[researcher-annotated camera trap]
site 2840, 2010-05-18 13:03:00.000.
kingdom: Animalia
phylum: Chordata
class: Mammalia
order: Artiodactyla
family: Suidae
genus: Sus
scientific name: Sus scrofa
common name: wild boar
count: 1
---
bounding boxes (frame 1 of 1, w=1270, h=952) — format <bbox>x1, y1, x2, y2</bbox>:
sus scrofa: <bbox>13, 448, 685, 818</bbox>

...

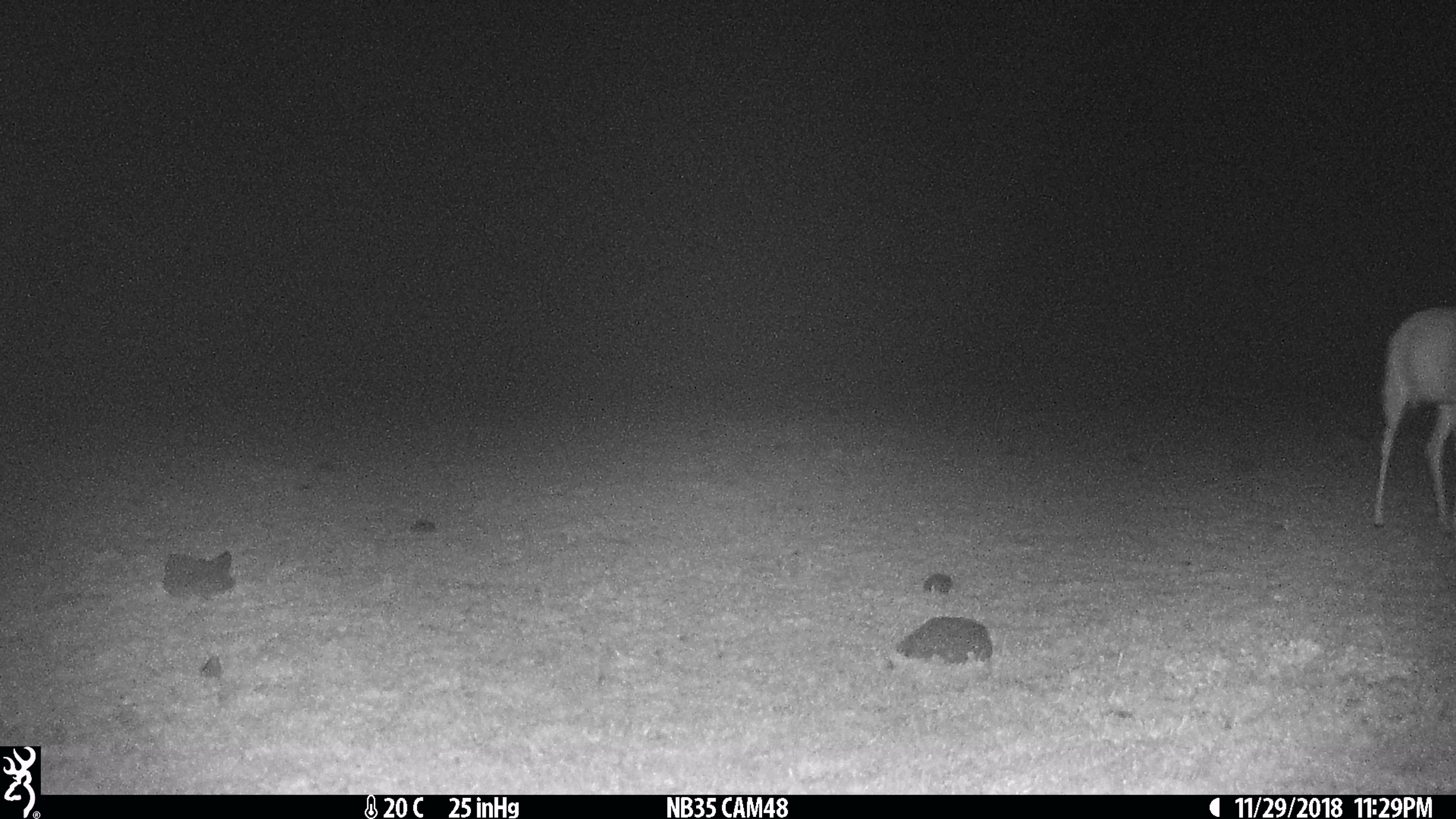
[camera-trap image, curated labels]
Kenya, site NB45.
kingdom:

• [DIRECTIONS] List every line above that contains the word "trap".

• [TASK RESULT]
[researcher-annotated camera trap]
[camera-trap image, curated labels]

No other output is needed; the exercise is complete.